__Texte fourni__.
29 août 2025

Economie – réindustrialisation – Royaume-Uni – Europe

La réindustrialisation est-elle un mirage ?

Réindustrialiser est devenu le maître mot de nombreux politiques, de Donald Trump à Emmanuel Macron en passant par Friedrich Merz en Allemagne ou par Lula da Silva au Brésil. Cette volonté de relocaliser des usines à tout n’est-elle pas un mirage, un slogan facile qui n’a pas de fondement économique. Les partisans de la réindustrialisation ne font-ils pas la même erreur que les physiocrates qui au XVIIIe siècle pensaient que seule l’agriculture créait des richesses.

Aux États-Unis comme dans la zone euro, la part de la valeur ajoutée manufacturière dans le PIB a fortement diminué ces trente dernières années. Depuis les années 1990, les importations de biens industriels ont augmenté rapidement passant, par exemple, pour la zone euro de 25 à 30 % du PIB. L’emploi industriel a, de son côté, fortement diminué. Il ne représentait plus, en 2024, que 14 % de l’emploi total au sein de la zone euro, contre plus de 16 % en 2010. Pour les Etats-Unis, les valeurs respectives sont 11 et 9 %.

Ces données doivent être néanmoins relativisées. La demande de biens industriels au sein de l’OCDE est avant tout une demande de renouvellement et non de conquête. Par ailleurs, les ménages consomment de plus en plus de services et de moins en moins de biens industriels. Le marché se situe aujourd’hui au sein des pays émergents ou en développement. Il est donc assez logique que les centres de production se déplacent dans ces pays. Les pays de l’OCDE se sont, en contrepartie, spécialisés dans les domaines où ils disposaient d’avantages comparatifs, essentiellement dans les services et dans les technologies de pointe. La désindustrialisation souvent perçue comme subie est en grande partie une évolution logique du processus économique.

__Consigne 1__. Restituez tel quel le passage du texte sur la réindustrialisation, de « Aux États-Unis comme » à « sont 11 et 9 %. ».
__Consigne 2__. Rédigez la suite du texte sur la réindustrialisation, en reprenant après sa dernière phrase.

__Données fournies__.
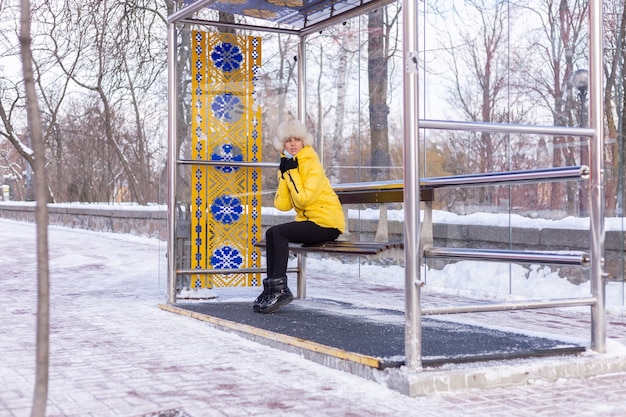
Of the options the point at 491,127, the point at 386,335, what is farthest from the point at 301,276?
the point at 491,127

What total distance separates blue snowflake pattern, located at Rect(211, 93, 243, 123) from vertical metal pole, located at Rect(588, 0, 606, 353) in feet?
13.9

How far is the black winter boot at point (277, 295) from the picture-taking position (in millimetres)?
7238

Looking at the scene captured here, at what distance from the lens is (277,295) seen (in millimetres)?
7246

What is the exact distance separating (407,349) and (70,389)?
1.78m

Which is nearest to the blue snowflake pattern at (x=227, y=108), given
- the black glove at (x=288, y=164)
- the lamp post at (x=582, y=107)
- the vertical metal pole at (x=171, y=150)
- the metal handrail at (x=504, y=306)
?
the vertical metal pole at (x=171, y=150)

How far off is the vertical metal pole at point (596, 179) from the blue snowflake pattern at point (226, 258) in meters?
4.26

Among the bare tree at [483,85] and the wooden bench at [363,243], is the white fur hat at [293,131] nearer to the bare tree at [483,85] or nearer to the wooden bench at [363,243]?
the wooden bench at [363,243]

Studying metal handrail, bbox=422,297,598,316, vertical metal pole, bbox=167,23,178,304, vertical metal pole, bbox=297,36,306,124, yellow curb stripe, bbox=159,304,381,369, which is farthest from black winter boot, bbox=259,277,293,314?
metal handrail, bbox=422,297,598,316

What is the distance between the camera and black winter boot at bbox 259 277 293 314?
23.7 feet

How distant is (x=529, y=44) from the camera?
9.47m

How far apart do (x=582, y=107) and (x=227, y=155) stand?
3546 mm

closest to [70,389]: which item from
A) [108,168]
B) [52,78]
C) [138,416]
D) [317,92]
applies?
[138,416]

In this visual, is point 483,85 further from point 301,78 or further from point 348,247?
point 348,247

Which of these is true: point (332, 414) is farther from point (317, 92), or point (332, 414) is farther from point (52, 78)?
point (52, 78)
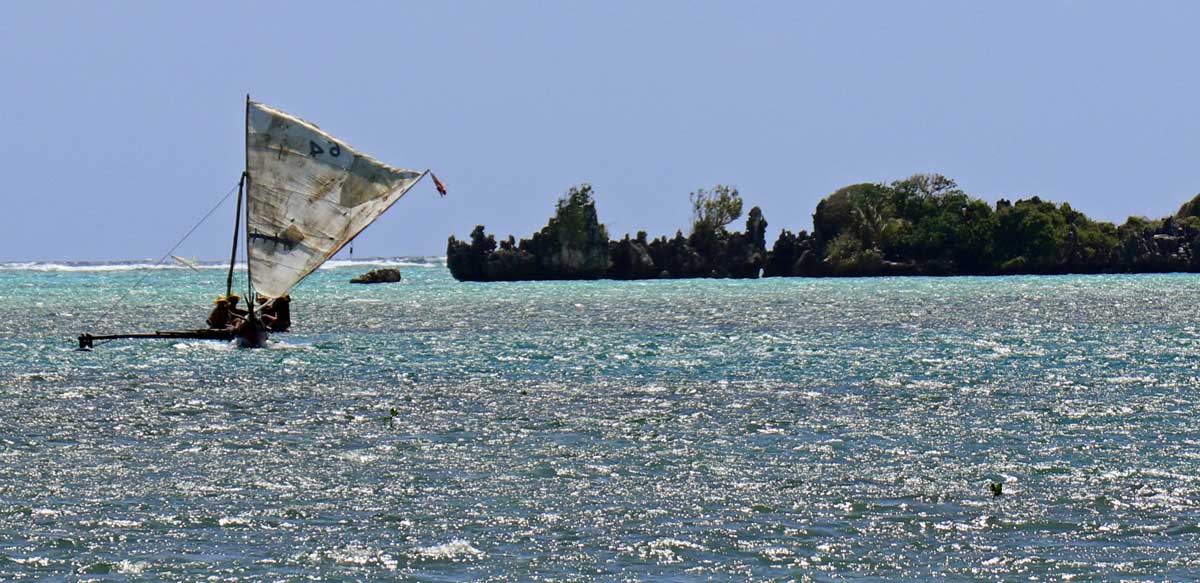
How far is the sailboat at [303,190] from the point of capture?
177ft

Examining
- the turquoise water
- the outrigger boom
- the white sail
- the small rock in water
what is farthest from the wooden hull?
the small rock in water

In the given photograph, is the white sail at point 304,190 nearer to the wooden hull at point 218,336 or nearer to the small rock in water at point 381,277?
the wooden hull at point 218,336

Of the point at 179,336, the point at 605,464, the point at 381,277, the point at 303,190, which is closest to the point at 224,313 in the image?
the point at 179,336

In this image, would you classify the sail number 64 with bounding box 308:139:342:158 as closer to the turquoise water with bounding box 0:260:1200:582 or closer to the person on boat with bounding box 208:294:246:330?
the turquoise water with bounding box 0:260:1200:582

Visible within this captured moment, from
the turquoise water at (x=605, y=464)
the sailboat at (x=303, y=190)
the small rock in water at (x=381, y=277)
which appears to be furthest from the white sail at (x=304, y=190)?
the small rock in water at (x=381, y=277)

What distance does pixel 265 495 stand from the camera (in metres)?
22.5

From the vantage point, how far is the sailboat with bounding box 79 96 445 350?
5391 centimetres

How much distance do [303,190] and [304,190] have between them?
0.04 metres

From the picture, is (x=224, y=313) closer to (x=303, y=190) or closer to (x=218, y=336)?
(x=218, y=336)

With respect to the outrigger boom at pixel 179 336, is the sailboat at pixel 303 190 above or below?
above

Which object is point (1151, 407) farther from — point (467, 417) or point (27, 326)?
point (27, 326)

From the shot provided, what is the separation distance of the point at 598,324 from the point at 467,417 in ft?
147

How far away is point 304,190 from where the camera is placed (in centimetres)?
5403

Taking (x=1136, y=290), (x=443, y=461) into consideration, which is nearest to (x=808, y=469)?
(x=443, y=461)
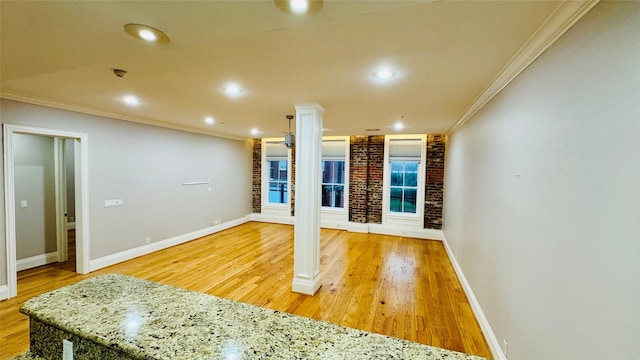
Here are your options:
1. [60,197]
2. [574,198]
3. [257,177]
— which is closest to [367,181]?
[257,177]

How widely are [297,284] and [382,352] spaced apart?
9.41ft

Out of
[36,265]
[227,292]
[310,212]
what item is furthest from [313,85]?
[36,265]

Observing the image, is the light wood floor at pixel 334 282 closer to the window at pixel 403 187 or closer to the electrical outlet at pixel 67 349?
the window at pixel 403 187

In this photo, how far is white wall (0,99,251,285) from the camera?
3963 millimetres

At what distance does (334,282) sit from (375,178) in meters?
3.63

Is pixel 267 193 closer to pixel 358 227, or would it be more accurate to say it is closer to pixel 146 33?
pixel 358 227

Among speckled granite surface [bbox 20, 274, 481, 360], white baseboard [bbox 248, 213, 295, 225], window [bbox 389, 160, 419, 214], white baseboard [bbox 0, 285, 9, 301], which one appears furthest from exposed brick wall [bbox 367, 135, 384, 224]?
white baseboard [bbox 0, 285, 9, 301]

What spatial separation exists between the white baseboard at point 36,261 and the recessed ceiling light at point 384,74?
5917 mm

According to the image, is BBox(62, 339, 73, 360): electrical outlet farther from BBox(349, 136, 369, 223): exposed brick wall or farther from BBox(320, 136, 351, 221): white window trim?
Answer: BBox(349, 136, 369, 223): exposed brick wall

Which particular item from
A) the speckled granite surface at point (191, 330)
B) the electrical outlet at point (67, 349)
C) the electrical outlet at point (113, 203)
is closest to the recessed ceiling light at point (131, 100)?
the electrical outlet at point (113, 203)

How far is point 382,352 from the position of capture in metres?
0.84

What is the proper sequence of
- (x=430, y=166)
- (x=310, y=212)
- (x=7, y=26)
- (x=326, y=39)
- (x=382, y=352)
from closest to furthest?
(x=382, y=352) < (x=7, y=26) < (x=326, y=39) < (x=310, y=212) < (x=430, y=166)

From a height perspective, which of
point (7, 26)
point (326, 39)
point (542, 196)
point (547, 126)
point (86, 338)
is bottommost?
point (86, 338)

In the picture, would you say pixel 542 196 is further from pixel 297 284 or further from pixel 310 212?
pixel 297 284
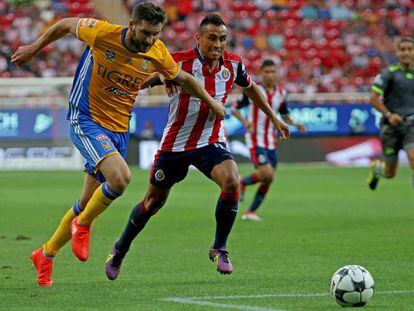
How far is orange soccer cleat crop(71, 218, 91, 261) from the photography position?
321 inches

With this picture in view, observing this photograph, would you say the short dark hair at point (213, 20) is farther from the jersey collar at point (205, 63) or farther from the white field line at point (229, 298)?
the white field line at point (229, 298)

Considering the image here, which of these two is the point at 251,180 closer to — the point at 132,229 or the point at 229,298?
the point at 132,229

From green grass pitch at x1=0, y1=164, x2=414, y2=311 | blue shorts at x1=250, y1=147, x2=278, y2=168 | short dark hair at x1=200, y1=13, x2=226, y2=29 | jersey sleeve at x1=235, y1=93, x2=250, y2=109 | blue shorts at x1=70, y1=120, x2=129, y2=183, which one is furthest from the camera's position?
blue shorts at x1=250, y1=147, x2=278, y2=168

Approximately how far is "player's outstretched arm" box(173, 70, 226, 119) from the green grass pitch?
4.72 ft

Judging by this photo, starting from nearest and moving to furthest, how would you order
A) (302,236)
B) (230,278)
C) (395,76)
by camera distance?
1. (230,278)
2. (302,236)
3. (395,76)

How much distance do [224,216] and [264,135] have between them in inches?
260

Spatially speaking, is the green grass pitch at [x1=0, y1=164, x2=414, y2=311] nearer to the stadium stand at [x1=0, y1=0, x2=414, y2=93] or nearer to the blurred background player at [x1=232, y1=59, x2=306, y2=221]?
the blurred background player at [x1=232, y1=59, x2=306, y2=221]

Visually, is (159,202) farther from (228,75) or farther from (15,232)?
(15,232)

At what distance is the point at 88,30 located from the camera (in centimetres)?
824

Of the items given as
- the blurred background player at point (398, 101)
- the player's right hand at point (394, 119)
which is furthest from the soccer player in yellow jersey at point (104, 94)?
the blurred background player at point (398, 101)

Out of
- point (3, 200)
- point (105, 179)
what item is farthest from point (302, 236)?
point (3, 200)

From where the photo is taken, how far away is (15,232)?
13.3 metres

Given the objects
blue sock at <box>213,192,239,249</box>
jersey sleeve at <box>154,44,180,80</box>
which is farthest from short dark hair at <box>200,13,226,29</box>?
blue sock at <box>213,192,239,249</box>

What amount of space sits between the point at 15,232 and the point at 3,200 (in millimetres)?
5444
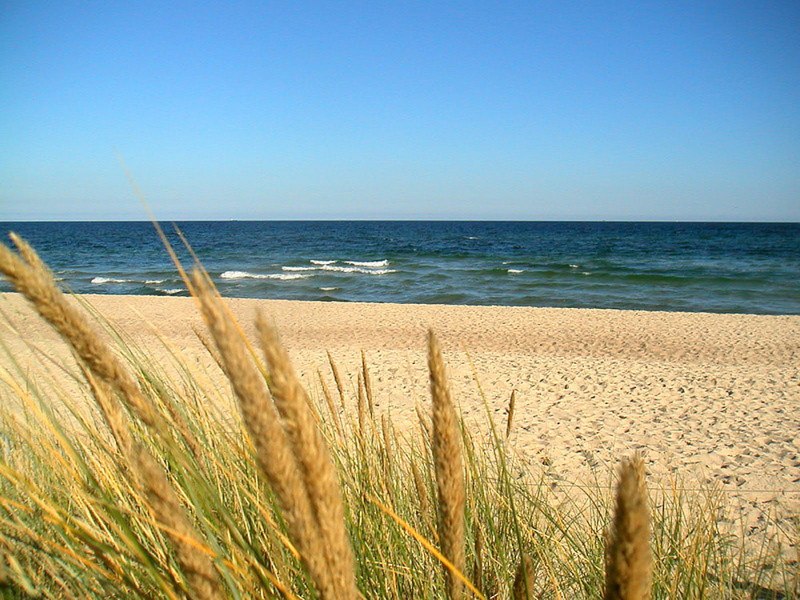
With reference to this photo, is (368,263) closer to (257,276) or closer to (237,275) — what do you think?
(257,276)

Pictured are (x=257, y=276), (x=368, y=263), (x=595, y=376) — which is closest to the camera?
(x=595, y=376)

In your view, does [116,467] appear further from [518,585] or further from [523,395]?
[523,395]

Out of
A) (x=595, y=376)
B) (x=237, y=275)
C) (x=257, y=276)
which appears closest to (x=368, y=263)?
(x=257, y=276)

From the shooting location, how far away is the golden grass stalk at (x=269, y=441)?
557 millimetres

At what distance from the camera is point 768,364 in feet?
36.0

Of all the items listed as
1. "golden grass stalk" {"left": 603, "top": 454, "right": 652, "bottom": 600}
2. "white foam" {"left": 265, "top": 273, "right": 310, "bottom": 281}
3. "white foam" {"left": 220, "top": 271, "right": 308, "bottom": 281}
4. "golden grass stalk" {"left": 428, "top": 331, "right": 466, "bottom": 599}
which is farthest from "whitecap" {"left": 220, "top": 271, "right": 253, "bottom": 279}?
"golden grass stalk" {"left": 603, "top": 454, "right": 652, "bottom": 600}

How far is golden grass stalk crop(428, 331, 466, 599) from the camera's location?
80 centimetres

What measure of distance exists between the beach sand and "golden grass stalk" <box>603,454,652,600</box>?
1319 millimetres

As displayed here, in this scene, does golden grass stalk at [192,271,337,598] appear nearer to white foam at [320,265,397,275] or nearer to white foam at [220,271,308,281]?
white foam at [220,271,308,281]

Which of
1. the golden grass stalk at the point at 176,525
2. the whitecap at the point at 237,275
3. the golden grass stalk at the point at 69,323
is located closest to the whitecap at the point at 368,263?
the whitecap at the point at 237,275

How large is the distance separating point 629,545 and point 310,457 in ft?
1.09

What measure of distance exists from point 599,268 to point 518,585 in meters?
32.7

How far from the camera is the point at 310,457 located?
582 mm

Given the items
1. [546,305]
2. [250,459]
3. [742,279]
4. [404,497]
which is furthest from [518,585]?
[742,279]
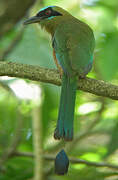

__Réponse attendue 1__.
Aux États-Unis comme dans la zone euro, la part de la valeur ajoutée manufacturière dans le PIB a fortement diminué ces trente dernières années. Depuis les années 1990, les importations de biens industriels ont augmenté rapidement passant, par exemple, pour la zone euro de 25 à 30 % du PIB. L’emploi industriel a, de son côté, fortement diminué. Il ne représentait plus, en 2024, que 14 % de l’emploi total au sein de la zone euro, contre plus de 16 % en 2010. Pour les Etats-Unis, les valeurs respectives sont 11 et 9 %.

__Réponse attendue 2__.
La question des compétences

La spécialisation de l’économie des pays de l’OCDE dans le tertiaire n’est pas sans lien avec l’évolution des compétences. De moins en moins de jeunes entendent poursuivre des études scientifiques ou techniques. Cette faible appétence rend par ailleurs complexe la réindustrialisation souhaitée par certains. Celle-ci suppose au préalable un effort en matière de formation.

Cercle de l’Epargne – données OCDE

Les coûts, cœur de gravité des relocalisations

Les délocalisations obéissent à des logiques non seulement de marché mais aussi de coûts. Le rapport entre les pays émergents et les pays de l’OCDE est de 1 à 20. Toute relocalisation d’activités industrielles passe par une robotisation poussée sachant que pour être rentable la production doit être en partie exportée.

Cercle de l’Epargne – données OIT, LSEG Datastream

Le montant du salaire minimum traduit bien la difficulté de la réindustrialisation en Occident. Ce dernier est en France près de 10 fois plus élevé que celui du Vietnam. Le salaire minimum des Etats-Unis est trois plus élevé que celui du Mexique. Ces ratios ne condamnent pas la réindustrialisation. Ils imposent des process ultraintensif en capital et reposant sur peu d’emplois.

Cercle de l’Epargne – données OIT

Le défi de la robotisation

Sans robot, il n’y a pas d’avenir pour l’industrie en Occident. Or, certains pays dont la France ont accumulé un retard important en la matière. L »industrie de l’Espagne te de la France apparaît, à cet égard, peu compétitive.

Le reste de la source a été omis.